Burger and pasta stop in Terminal 1 airside
Bistrot sits airside in Terminal 1, just past passport control for Schengen departures, so you’re already through security when you see it. It’s a sit-down spot with a view of the T1 gate area, handy if your flight boards from one of the nearby low 20s gates.
Menu is classic Euro-airport mix: burgers, pizza, pasta, salads, and desserts, with mains usually around 40–60 RON. Coffee runs roughly 10–18 RON depending on espresso vs cappuccino, and a 0.5L local beer typically lands in the 18–25 RON range. Portions skew big enough that one main can cover you for a 2–3 hour flight.
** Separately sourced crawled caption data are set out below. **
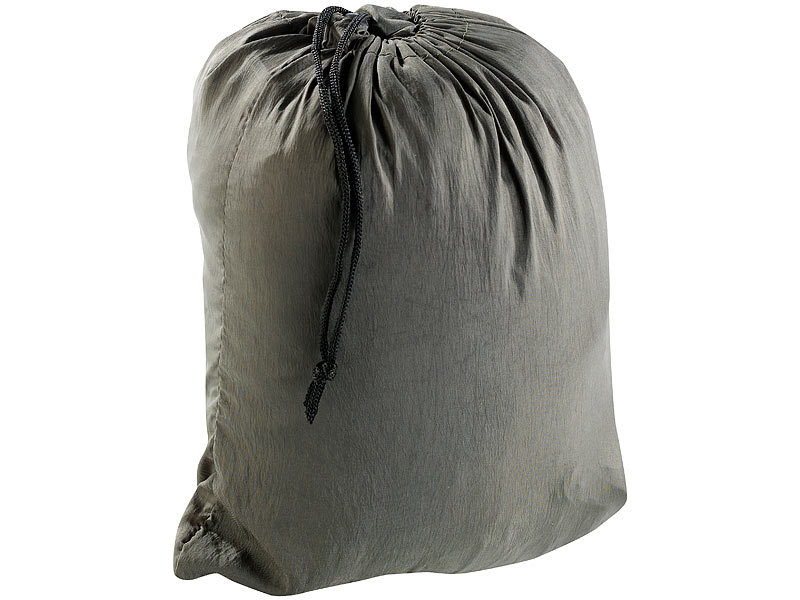 semptec urban survival technology h ngematte aus. Black Bedroom Furniture Sets. Home Design Ideas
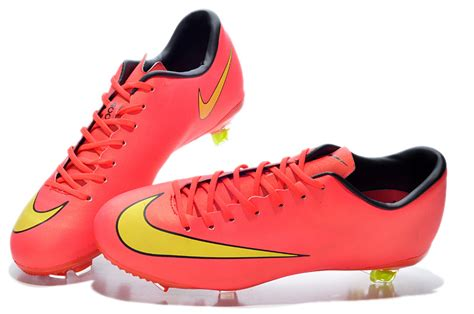 Nike Pink Football Shoes On Sale Gt Off38 Discounts 72236563b9ca1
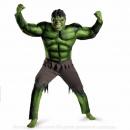 Костюм Халк (Hulk) детский Disney 7-8лет ( 125-135 см)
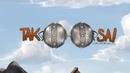 Прикольный Мультик про Викинга _ Такооса Мультфильмы 2015 года HD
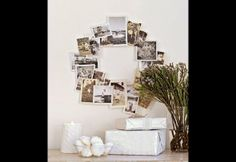 DIY wreath, a family photo wreath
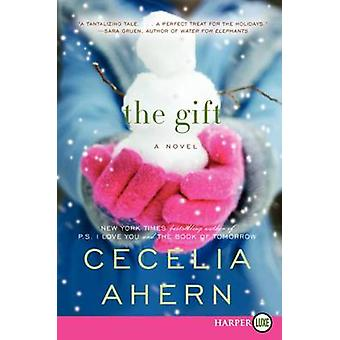 The Gift by Cecelia Ahern - 9780062088710 Book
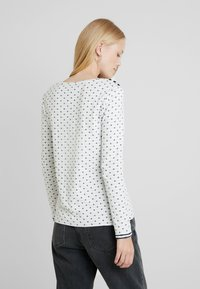 edc by Esprit - DOUBLE - Long sleeved top - off white - 2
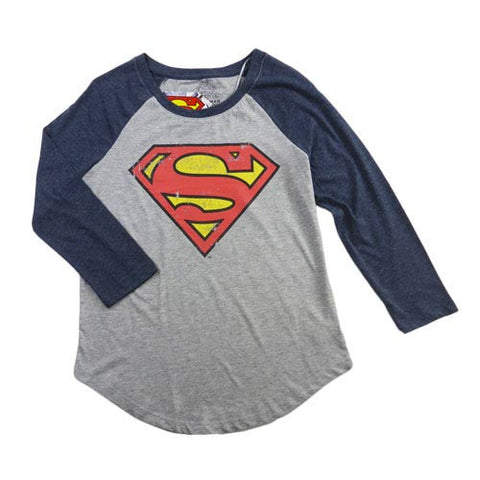 Ladies Super Girl 3/4 Tee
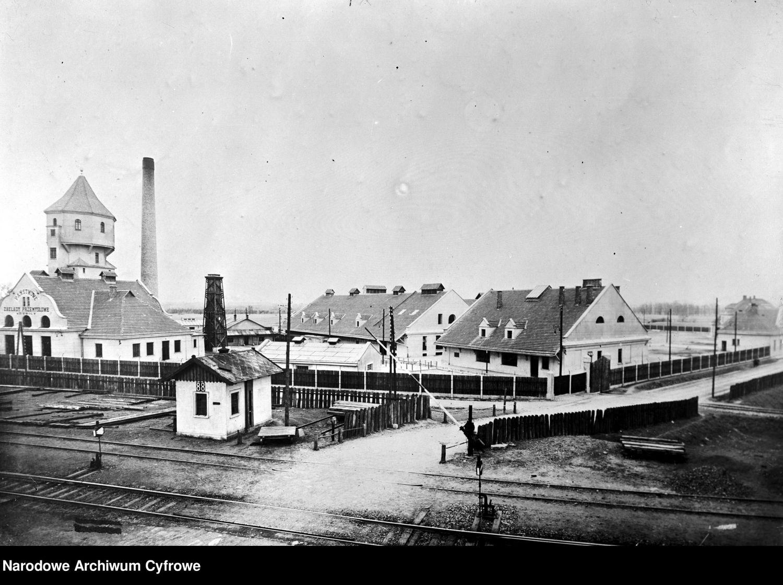 Tak wyglądała DĘBICA blisko sto lat temu. Poznajesz te miejsca? [DUŻO ZDJĘĆ] - Zdjęcie główne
Service is table-based, with staff generally flipping bills fast enough that a 45–60 minute sit-down is realistic before a short-haul departure. You pay at the table, card accepted and contactless working on Visa and Mastercard in recent reports. It’s open from early morning through late-evening departure banks, roughly 05:00 until the last big wave of flights around 22:00–23:00.
Food quality is standard airport casual: safe, not special. Pizzas and burgers are the safer bets over salads if you’re nervous about greens before a 3–4 hour ride. Expect fries, club sandwiches, and pasta with basic sauces rather than anything experimental. If you just need calories between two segments on the same PNR, one main and a water at about 8–10 EUR equivalent won’t feel outrageous by airport standards.
Watch your clock: service can slow when two or three A320s to EU hubs (Paris, Amsterdam, Vienna) all depart within 60–90 minutes. If your boarding pass shows a bus gate, be at the doors 30 minutes before departure and ask for the check as soon as your plates land.
Practical tip: For a 07:00–09:00 departure from T1, aim to sit down at Bistrot by 05:45–06:00 so you’re not eating with one eye on a closing gate.